We have two isosceles triangles, \(A_{3} A_{1} O_{2}\) and \(A_{1} A_{2} O_{3}\) attached to the large triangle \(A_{1} A_{2} A_{3}\). We are given two angles around point \(O_{1}\). Let \(\alpha = \angle O_{3} A_{1} O_{2}\) and \(\beta = \angle O_{2} A_{3} O_{1}\). We know that: \(\angle A_{1} O_{3} A_{2} = \alpha\) and \(\angle A_{1} O_{2} A_{3} = \beta\)

Since \(A_{3} A_{1} O_{2}\) and \(A_{1} A_{2} O_{3}\) are isosceles triangles, we know that \(\angle A_{3} A_{1} O_{2} = \beta\) and \(\angle A_{1} A_{2} O_{3} = \alpha\). We are also given that \(\angle O_{1} A_{3} A_{2} = \frac{1}{2} \angle A_{1} O_{3} A_{2} = \frac{1}{2} \alpha\) and \(\angle O_{1} A_{2} A_{3} = \frac{1}{2} \angle A_{1} O_{2} A_{3} = \frac{1}{2} \beta\).

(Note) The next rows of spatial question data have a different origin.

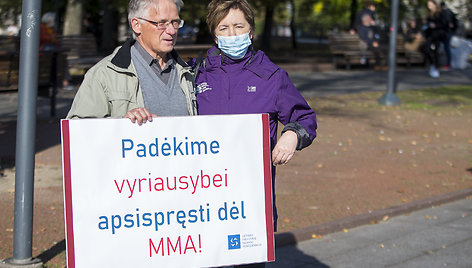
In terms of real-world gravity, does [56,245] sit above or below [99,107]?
below

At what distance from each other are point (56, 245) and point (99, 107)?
2892 millimetres

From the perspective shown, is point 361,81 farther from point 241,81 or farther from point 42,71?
point 241,81

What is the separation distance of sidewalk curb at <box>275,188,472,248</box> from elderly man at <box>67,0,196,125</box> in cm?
309

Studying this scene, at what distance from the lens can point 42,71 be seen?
11.7 meters

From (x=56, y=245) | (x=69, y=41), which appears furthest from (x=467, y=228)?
(x=69, y=41)

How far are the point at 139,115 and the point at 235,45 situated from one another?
0.71m

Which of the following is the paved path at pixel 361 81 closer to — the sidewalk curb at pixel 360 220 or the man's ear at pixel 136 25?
the sidewalk curb at pixel 360 220

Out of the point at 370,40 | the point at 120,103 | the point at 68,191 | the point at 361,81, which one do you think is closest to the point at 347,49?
the point at 370,40

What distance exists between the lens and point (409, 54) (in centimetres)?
2605

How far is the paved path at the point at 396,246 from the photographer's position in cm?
616

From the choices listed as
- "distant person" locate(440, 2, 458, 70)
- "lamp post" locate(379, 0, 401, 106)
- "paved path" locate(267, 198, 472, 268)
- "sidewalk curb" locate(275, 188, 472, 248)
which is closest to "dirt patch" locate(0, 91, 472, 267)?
"sidewalk curb" locate(275, 188, 472, 248)

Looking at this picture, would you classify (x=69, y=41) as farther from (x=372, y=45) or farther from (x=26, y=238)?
(x=26, y=238)

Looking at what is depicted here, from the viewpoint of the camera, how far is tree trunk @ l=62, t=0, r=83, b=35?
22766 mm

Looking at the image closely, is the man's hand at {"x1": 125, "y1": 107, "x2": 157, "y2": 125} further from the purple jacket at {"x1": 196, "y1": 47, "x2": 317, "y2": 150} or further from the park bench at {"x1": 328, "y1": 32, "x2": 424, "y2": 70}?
the park bench at {"x1": 328, "y1": 32, "x2": 424, "y2": 70}
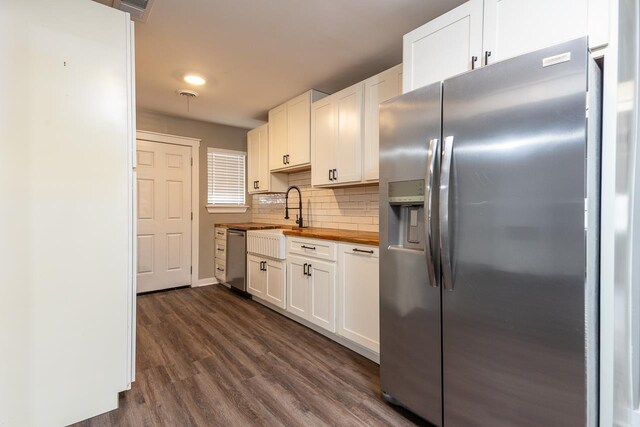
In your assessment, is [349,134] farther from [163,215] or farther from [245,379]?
[163,215]

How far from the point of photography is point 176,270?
429 centimetres

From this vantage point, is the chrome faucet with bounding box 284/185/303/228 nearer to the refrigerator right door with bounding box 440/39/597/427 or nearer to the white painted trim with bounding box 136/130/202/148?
the white painted trim with bounding box 136/130/202/148

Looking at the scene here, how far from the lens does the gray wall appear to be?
13.9 feet

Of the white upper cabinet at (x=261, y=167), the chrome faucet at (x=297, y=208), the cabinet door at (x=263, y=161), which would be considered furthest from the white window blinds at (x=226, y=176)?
the chrome faucet at (x=297, y=208)

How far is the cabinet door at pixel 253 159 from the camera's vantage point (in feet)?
14.3

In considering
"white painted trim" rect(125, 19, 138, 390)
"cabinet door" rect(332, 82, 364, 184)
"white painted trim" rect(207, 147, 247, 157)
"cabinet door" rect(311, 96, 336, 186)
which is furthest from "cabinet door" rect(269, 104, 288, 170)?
"white painted trim" rect(125, 19, 138, 390)

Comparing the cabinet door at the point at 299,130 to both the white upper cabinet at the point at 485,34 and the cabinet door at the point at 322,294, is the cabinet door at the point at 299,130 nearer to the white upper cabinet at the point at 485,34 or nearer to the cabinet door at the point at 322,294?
the cabinet door at the point at 322,294

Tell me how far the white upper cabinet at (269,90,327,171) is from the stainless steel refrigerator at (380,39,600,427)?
1820mm

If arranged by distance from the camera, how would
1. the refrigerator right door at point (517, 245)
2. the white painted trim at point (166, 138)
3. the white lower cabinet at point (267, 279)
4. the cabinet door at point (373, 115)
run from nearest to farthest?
the refrigerator right door at point (517, 245) → the cabinet door at point (373, 115) → the white lower cabinet at point (267, 279) → the white painted trim at point (166, 138)

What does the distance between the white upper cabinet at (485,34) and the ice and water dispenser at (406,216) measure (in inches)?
25.0

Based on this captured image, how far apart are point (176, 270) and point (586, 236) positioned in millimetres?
4426

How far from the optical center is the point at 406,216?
1.75 m

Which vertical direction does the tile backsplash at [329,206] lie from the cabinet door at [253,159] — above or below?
below

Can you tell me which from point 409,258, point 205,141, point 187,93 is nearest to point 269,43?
point 187,93
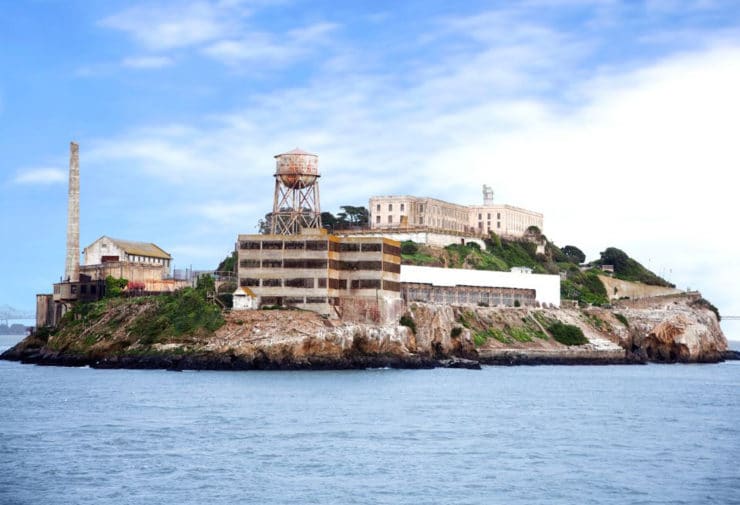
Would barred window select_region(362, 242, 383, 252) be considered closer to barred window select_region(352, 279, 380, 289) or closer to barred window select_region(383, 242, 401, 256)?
barred window select_region(383, 242, 401, 256)

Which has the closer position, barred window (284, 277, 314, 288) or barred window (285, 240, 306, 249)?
barred window (284, 277, 314, 288)

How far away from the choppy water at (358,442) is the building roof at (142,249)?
161ft

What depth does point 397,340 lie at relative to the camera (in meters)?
110

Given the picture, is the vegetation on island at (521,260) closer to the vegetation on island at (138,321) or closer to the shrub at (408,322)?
the shrub at (408,322)

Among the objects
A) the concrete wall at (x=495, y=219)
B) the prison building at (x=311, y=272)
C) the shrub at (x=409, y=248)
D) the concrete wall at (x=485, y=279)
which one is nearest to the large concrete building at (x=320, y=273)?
the prison building at (x=311, y=272)

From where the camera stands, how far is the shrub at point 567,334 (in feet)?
450

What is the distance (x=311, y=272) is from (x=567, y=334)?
40.3 metres

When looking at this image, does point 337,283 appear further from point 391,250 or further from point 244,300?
point 244,300

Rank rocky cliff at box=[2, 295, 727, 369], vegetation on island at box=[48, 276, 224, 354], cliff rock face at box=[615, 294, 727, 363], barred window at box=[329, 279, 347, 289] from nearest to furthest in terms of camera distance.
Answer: rocky cliff at box=[2, 295, 727, 369], vegetation on island at box=[48, 276, 224, 354], barred window at box=[329, 279, 347, 289], cliff rock face at box=[615, 294, 727, 363]

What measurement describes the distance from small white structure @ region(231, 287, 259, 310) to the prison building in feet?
2.26

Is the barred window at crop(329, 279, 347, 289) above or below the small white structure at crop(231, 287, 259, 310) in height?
above

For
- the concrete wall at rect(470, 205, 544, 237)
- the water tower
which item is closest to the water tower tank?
the water tower

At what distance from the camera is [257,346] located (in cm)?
10169

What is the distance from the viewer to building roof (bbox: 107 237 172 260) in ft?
463
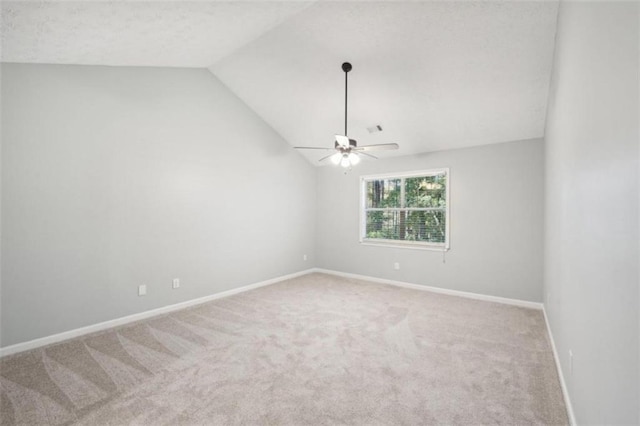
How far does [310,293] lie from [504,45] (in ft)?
13.2

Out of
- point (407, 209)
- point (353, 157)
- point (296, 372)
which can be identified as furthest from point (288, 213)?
point (296, 372)

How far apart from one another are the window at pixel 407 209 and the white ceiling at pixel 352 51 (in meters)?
0.74

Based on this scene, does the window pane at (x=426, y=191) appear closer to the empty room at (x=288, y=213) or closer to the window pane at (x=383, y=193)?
the empty room at (x=288, y=213)

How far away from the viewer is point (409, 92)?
3.78m

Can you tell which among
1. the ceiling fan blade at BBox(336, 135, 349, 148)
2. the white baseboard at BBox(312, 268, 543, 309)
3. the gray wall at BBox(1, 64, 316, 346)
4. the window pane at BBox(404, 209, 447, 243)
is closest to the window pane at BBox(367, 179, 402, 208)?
the window pane at BBox(404, 209, 447, 243)

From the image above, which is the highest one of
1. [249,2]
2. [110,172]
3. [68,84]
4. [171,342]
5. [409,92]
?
[249,2]

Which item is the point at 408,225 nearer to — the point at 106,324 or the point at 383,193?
the point at 383,193

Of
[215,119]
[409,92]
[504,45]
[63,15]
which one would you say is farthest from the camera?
[215,119]

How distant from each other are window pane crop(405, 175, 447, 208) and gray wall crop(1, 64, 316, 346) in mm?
2664

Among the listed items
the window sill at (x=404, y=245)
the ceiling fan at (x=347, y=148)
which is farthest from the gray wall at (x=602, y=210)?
the window sill at (x=404, y=245)

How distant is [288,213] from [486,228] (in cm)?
341

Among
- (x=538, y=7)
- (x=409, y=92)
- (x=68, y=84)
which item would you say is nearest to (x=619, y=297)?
(x=538, y=7)

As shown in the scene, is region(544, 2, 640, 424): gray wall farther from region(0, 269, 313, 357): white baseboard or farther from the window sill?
region(0, 269, 313, 357): white baseboard

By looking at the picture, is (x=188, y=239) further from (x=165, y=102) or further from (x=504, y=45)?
(x=504, y=45)
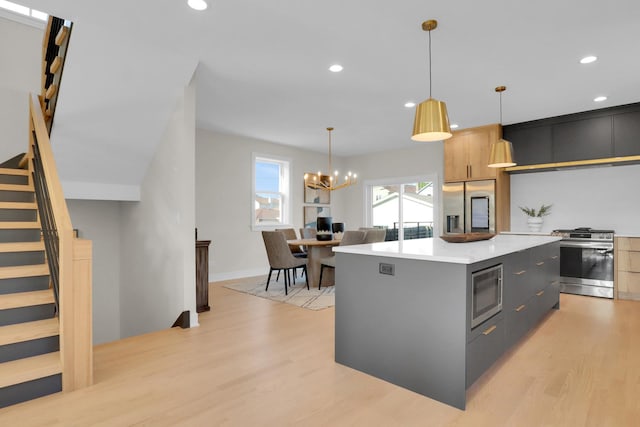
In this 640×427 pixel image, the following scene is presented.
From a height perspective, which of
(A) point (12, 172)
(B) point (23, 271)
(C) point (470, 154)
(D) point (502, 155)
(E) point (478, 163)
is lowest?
(B) point (23, 271)

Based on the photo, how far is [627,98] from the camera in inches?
172

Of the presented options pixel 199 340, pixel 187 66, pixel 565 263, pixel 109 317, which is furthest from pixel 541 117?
pixel 109 317

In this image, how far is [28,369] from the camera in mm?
2025

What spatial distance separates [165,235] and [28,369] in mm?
1843

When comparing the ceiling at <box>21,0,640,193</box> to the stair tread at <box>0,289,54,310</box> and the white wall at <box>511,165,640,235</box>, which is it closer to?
the white wall at <box>511,165,640,235</box>

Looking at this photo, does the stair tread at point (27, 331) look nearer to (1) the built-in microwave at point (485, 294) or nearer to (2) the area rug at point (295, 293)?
(2) the area rug at point (295, 293)

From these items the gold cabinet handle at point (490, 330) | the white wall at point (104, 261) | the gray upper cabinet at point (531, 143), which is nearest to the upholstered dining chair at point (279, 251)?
the white wall at point (104, 261)

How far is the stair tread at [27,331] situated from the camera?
7.07ft

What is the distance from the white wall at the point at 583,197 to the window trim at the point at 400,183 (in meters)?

To show that \(A_{1} O_{1} \perp O_{2} O_{3}\), we need to show that \(\angle A_{1} O_{1} O_{2} + \angle A_{1} O_{1} O_{3} = 90^\circ\). Using angle addition and the angles we found in Step 2, we get: \(\angle A_{1} O_{1} O_{2} = \angle A_{1} O_{1} A_{3} + \angle A_{3} O_{1} A_{2} + \angle A_{2} O_{1} O_{2} = (\frac{1}{2}\alpha) + \frac{1}{2}\beta\) Similarly, \(\angle A_{1} O_{1} O_{3} = \angle A_{1} O_{1} A_{2} + \angle A_{2} O_{1} A_{3} + \angle A_{3} O_{1} O_{3} = (\frac{1}{2}\beta) + \frac{1}{2}\alpha\) Adding them gives: \(\angle A_{1} O_{1} O_{2} + \angle A_{1} O_{1} O_{3} = \alpha + \beta = 90^\circ\) Thus, \(A_{1} O_{1} \perp O_{2} O_{3}\).

Since \(A_{1} O_{1} \perp O_{2} O_{3}\), this problem reduces to showing that \(A_{1} O_{1}\) is the sum of the projections of \(A_{1} T\) onto \(O_{3} T\) and \(A_{1} T\) onto \(O_{2} T\). Consider right triangle \(A_{1} T O_{3}\) and let \(x = A_{1} O_{1}\), \(y = T O_{2}\) and \(z = T O_{3}\). Then, \(x\cos(\frac{1}{2}\beta) = y\) \(x\cos(\frac{1}{2}\alpha) = z\) We can add these to get \(x(\cos(\frac{1}{2}\beta)+\cos(\frac{1}{2}\alpha))=y+z\). We'll prove that \(\cos(\frac{1}{2}\beta)+\cos(\frac{1}{2}\alpha)=1\): \(\cos(\frac{1}{2}\beta)+\cos(\frac{1}{2}\alpha) = \cos(45^\circ - \frac{1}{2}\alpha) + \cos(45^\circ - \frac{1}{2}\beta)\) Using the angle addition formula for cosine, we get: \([\cos(45^\circ)\cos(\frac{1}{2}\alpha) + \sin(45^\circ)\sin(\frac{1}{2}\alpha)] + \cos(45^\circ)\cos(\frac{1}{2}\beta) + \sin(45^\circ)\sin(\frac{1}{2}\beta)\) Since \(\sin(45^\circ) = \cos(45^\circ) = \frac{1}{\sqrt{2}}\), this simplifies to: \(\frac{1}{\sqrt{2}}(\cos(\frac{1}{2}\alpha) + \sin(\frac{1}{2}\alpha) + \cos(\frac{1}{2}\beta) + \sin(\frac{1}{2}\beta)) = 1\) Hence, \(A_{1} O_{1}=T O_{2}+T O_{3}\).